▶ [Given problem] Put the rows in the part that opens with the line containing "From the image" and closes with the line containing "11055 millimetres" into a two-column CSV with the columns text and answer. Give each row one CSV line, with each field in quotes and any line breaks turned into spaces.

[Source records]
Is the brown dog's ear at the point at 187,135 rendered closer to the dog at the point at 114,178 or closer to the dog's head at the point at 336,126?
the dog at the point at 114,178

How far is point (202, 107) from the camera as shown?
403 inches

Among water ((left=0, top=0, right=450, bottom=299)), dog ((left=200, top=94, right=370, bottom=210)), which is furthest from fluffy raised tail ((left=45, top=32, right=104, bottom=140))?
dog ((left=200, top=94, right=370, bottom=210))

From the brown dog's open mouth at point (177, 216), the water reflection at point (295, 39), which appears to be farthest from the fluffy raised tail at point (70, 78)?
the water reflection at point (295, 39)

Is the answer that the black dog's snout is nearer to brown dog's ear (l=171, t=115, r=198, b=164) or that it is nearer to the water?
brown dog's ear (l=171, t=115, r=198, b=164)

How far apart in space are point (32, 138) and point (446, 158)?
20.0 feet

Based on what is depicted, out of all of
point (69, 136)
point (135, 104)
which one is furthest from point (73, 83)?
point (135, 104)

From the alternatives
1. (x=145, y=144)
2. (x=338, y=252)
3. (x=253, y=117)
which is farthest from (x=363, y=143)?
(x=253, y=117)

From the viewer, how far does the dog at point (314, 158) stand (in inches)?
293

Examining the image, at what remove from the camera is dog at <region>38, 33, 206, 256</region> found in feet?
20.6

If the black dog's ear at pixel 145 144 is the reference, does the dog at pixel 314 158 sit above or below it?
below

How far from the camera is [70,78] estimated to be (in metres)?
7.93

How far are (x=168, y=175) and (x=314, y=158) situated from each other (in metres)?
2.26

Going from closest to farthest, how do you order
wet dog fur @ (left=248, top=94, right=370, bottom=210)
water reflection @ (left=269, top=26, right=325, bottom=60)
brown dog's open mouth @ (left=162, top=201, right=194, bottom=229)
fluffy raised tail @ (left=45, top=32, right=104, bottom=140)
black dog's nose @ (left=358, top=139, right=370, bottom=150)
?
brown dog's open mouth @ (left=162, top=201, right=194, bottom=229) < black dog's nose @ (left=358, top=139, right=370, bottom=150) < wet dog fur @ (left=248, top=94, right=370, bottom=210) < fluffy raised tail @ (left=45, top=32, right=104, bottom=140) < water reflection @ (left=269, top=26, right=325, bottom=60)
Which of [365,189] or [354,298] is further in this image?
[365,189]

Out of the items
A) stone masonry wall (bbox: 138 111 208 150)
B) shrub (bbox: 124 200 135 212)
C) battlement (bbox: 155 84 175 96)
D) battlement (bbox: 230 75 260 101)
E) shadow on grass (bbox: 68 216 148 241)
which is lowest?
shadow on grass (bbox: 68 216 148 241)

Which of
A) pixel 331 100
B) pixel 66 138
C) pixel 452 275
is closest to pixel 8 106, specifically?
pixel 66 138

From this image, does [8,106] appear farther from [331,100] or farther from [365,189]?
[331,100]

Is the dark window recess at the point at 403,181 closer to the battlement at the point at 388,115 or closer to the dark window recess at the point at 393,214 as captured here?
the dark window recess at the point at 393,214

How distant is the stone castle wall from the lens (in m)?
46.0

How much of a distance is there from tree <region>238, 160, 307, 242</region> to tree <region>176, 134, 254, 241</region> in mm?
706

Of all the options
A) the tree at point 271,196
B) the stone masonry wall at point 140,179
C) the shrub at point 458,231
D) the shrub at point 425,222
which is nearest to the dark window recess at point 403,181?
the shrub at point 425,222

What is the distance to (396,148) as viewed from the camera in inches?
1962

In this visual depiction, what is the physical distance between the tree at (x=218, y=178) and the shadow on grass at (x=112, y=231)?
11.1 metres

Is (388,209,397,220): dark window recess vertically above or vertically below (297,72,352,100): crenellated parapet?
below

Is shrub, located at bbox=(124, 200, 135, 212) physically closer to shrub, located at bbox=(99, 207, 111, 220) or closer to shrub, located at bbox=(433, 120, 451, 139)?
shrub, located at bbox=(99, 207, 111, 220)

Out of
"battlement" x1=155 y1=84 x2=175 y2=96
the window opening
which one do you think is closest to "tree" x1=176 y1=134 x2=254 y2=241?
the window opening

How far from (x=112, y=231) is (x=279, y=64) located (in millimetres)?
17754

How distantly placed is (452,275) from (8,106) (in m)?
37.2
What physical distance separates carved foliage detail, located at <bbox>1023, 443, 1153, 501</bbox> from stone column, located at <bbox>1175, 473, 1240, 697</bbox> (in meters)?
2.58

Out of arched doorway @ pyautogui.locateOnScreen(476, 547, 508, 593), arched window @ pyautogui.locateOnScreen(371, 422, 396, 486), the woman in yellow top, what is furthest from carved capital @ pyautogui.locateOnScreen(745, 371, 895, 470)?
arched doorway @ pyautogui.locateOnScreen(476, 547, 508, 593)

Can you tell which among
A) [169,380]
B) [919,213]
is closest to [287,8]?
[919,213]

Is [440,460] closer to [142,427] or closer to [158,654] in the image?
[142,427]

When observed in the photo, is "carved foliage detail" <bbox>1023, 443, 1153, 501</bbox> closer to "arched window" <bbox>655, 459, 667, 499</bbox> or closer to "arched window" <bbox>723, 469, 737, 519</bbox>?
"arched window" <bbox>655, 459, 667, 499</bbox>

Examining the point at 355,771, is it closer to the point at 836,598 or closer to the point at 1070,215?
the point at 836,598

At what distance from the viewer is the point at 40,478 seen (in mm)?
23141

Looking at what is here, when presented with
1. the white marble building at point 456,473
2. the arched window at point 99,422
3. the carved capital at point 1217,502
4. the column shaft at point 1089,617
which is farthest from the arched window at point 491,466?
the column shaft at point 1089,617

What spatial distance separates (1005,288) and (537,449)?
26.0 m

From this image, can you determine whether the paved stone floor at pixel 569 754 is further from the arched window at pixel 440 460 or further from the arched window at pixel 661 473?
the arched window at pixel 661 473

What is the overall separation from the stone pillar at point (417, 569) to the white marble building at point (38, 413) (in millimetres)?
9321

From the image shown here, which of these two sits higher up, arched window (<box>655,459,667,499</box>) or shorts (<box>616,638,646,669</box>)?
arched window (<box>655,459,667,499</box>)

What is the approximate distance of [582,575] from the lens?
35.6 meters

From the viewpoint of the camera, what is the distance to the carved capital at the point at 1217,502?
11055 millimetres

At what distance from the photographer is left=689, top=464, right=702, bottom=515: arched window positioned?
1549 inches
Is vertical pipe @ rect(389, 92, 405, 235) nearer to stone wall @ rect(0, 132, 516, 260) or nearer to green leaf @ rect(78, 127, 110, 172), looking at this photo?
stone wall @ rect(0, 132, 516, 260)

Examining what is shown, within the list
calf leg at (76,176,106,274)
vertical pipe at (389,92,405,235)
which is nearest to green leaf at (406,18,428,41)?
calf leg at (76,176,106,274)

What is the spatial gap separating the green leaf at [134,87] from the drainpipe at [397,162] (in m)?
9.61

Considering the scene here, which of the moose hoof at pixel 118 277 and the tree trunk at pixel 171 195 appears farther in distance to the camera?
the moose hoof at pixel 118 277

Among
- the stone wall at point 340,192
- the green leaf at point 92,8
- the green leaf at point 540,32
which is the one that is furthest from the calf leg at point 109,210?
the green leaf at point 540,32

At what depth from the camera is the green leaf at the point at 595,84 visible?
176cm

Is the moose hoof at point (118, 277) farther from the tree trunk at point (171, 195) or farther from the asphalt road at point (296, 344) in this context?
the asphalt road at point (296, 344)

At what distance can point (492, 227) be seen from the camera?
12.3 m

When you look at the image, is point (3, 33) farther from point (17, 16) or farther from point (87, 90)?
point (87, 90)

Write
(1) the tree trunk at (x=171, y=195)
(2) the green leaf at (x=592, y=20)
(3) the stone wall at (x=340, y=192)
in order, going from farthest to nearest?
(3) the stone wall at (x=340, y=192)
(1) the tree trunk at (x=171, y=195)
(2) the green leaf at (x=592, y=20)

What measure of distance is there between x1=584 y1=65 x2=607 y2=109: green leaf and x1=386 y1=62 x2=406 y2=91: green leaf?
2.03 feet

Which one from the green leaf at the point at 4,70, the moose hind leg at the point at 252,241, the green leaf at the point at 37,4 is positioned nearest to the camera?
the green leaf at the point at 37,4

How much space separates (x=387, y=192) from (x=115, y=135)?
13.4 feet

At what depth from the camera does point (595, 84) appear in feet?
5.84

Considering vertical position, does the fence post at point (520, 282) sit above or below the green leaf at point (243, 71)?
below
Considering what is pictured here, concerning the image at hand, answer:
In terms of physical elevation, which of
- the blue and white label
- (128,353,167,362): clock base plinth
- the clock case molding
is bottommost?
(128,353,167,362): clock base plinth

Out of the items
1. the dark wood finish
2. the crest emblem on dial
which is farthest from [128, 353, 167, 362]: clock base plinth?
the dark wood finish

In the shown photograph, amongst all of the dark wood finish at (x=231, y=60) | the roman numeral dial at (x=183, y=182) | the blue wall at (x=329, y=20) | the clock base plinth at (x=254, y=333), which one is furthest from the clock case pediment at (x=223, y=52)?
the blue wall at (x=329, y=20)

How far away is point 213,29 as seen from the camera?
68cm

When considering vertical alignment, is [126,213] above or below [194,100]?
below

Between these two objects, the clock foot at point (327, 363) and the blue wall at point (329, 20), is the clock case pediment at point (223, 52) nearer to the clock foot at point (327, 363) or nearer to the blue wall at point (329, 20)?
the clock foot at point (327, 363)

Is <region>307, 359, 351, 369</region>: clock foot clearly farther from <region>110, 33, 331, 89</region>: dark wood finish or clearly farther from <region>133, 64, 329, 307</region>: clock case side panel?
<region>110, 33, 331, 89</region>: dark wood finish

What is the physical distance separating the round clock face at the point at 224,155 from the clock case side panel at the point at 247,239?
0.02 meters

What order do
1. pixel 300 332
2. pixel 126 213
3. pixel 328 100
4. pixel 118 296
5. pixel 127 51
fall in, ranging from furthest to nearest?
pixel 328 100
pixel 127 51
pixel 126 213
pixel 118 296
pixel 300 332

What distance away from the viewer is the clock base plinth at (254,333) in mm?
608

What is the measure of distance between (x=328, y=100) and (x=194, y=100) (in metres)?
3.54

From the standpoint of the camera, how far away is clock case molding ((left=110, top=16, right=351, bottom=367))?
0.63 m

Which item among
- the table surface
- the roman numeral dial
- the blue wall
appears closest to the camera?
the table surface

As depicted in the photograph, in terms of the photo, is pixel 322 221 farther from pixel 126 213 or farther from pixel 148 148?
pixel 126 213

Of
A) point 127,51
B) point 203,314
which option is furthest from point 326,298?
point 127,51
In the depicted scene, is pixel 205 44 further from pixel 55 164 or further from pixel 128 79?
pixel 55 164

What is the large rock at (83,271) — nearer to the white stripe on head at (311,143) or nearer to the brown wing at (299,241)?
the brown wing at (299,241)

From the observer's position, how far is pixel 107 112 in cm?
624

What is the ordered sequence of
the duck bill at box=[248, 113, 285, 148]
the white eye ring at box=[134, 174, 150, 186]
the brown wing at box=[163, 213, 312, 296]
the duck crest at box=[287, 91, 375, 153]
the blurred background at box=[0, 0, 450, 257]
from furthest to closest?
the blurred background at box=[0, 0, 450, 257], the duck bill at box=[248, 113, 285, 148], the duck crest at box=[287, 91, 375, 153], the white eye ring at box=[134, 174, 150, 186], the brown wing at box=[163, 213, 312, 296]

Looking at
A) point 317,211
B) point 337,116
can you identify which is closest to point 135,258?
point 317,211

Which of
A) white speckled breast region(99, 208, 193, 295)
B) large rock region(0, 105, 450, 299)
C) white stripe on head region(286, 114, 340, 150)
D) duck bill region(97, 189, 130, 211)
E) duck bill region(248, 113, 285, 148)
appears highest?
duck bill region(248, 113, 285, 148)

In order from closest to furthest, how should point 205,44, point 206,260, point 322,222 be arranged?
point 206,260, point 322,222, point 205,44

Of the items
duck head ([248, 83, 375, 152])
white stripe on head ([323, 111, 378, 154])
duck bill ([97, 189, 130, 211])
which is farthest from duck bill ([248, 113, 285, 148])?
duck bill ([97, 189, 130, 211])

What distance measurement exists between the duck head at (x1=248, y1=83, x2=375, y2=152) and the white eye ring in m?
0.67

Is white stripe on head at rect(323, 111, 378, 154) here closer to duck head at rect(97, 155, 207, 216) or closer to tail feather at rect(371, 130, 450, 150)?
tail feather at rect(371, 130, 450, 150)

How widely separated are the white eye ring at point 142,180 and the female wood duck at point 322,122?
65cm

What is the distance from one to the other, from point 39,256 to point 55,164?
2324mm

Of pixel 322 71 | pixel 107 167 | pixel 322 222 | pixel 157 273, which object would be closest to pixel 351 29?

▶ [Solution to the exercise]
text,answer
"From the image shown here, which of these two sits higher up, arched window (<box>655,459,667,499</box>) or shorts (<box>616,638,646,669</box>)?","arched window (<box>655,459,667,499</box>)"
"What is the approximate distance of [582,575] from the lens?","35.6 meters"
"From the viewpoint of the camera, what is the distance to the carved capital at the point at 1217,502?","11055 millimetres"